Countries worldwide experience fluctuations in economic activity, which affects the consistency in government revenue generation. For example, when income levels are high, all other things being equal, tax revenue rises. Conversely, when income levels fall, tax revenue drops, requiring government policies to address the fluctuations. Governments, therefore, employ expansionary and contractionary fiscal policies to moderate the effects of such fluctuations.

Required:
Explain the following forms of fiscal policy:
i) Automatic Stabilisers
ii) Discretionary Fiscal Policy

i) Automatic Stabilisers
Some tax and expenditure programs change automatically with the level of economic activity. These are called Automatic Stabilizers. Automatic stabilisers refer to how fiscal instruments (taxes and government spending) influence the growth rate and help counter swings in the economic cycle.

  • In a period of high economic growth, automatic stabilisers will help to reduce the growth rate. With higher growth, the government will receive more tax revenues as people earn more and pay more income tax. With higher growth, there will also be a fall in unemployment, so the government will spend less on unemployment benefits.
  • In a recession, economic growth becomes negative. However, automatic stabilisers will help to limit the fall in growth. With lower incomes, people pay less tax, and government spending on unemployment benefits will increase. This helps limit the fall in aggregate demand.
    (2.5 marks)

ii) Discretionary Fiscal Policy
Discretionary fiscal policy refers to deliberate changes in taxes or spending. The government cannot control certain aspects of the economy related to fiscal policy. For example:

  • The government can control tax rates but not tax revenue, which depends on household income and corporate profits.
  • Government spending depends on government decisions and the state of the economy.

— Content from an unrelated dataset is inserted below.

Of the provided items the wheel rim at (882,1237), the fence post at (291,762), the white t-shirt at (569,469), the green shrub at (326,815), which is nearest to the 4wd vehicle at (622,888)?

Discretionary fiscal policy can be divided into two:

  • Expansionary fiscal policy: This increases government expenditures and/or decreases taxes, causing the government’s budget deficit to increase or its budget surplus to decrease. This policy will shift the aggregate demand curve to the right.
  • Contractionary fiscal policy: This decreases government expenditures and/or increases taxes, causing the government’s budget deficit to decrease or its budget surplus to increase, shifting the aggregate demand curve to the left.